Tracy Johnson, de veinte años de edad, comenzó a sentirse muy mal. Tenía náuseas, mareos y dolores en el vientre. Ella sabía lo que era. Su bebé pugnaba por nacer. La frecuencia de los dolores, viejos como la existencia de la mujer y antiguos como la vida, no le daban tiempo para llamar una ambulancia o para correr al hospital.
Se dirigió entonces al baño de su apartamento y allí dio a luz. En realidad, no se puede decir que dio "a luz" porque su bebé, una niñita, nació muerta. Los médicos la revisaron y hallaron en su cuerpo cocaína suficiente para matar a un adulto. Sería, pues, más apropiado decir que Tracy no dio "a luz" sino "a tinieblas". Un tribunal de Estados Unidos la condenó a veinte años de prisión por el homicidio de su hijita.

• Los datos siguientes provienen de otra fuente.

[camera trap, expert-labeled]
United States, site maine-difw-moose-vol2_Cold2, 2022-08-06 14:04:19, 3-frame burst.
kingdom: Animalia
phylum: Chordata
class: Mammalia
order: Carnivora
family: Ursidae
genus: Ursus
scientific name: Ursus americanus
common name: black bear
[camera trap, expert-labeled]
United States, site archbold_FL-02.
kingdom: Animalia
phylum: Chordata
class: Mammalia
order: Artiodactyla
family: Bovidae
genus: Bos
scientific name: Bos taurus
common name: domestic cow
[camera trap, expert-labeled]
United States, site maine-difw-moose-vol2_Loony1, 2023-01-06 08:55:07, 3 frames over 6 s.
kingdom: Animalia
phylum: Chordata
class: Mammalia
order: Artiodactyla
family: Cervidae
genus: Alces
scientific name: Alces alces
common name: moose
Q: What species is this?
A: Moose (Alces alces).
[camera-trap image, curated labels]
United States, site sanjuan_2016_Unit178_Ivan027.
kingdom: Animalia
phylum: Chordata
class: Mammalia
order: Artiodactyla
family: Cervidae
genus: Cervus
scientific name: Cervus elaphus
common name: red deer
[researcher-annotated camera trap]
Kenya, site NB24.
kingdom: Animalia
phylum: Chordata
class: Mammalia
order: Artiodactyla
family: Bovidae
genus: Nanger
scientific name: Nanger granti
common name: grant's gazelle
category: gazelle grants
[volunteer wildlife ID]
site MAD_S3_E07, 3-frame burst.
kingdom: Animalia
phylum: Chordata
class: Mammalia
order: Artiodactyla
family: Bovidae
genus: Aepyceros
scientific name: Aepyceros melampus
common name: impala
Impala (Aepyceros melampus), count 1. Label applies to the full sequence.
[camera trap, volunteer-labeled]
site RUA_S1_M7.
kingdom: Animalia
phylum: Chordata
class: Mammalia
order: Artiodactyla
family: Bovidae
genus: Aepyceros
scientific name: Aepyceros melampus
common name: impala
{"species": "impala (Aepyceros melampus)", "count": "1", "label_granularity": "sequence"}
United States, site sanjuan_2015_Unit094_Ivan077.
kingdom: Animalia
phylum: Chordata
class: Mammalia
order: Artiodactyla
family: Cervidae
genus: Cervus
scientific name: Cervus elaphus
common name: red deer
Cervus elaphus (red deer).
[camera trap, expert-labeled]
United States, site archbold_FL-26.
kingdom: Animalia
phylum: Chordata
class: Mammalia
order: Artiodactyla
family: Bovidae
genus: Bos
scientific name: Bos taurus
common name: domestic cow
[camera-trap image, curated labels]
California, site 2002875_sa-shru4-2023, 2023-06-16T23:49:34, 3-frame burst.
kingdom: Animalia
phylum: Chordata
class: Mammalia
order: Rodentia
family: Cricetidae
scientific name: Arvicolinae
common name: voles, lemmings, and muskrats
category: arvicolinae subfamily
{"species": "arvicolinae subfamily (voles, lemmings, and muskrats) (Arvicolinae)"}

He aquí otro de esos casos tremendos. Una joven, adicta a la cocaína, queda embarazada. A pesar de las recomendaciones médicas, no suspende el uso de la droga. Su bebé absorbe la cocaína, y cuando llega el momento de nacer, ya está muerta. Muere por sobredosis de droga en el vientre de su madre.
Por asociación de ideas, recordamos las palabras de Job, hombre sufriente de la Biblia. En medio de sus sufrimientos, Job clamó: "¿Por qué me hiciste salir del vientre? ¡Quisiera haber muerto, sin que nadie me viera! ¡Preferiría no haber existido, y haber pasado del vientre a la tumba!" (Job 10: 18?19).
Mejor hubiera sido que esta niñita no fuera engendrada. Su destino fue trágico desde el momento mismo en que comenzó su existencia en la matriz. Pero aun mejor hubiera sido que su madre jamás probara drogas, que nadie la indujera al vicio.
Yéndonos más atrás, todavía mejor hubiera sido que nadie fabricara cocaína, que nadie jamás la traficara y que nadie la vendiera en las calles. En última instancia, mejor hubiera sido que nadie jamás inventara ninguna clase de mal, que nadie jamás pecara.
No obstante, el pecado existe. Esa es la realidad. El pecado está en el mundo, y una infinidad de personas no se dan cuenta de que su pecado las está consumiendo, o no les importa.
A Dios gracias, existe también liberación del pecado. Jesucristo es el gran Salvador. Él salva a cualquier pecador que clama a Él pidiendo liberación. Cristo, el Señor viviente, puede salvar, regenerar, transformar y liberar. Basta con que el esclavo del pecado lo busque con toda sinceridad desde el fondo de cualquier angustia, y Él lo librará.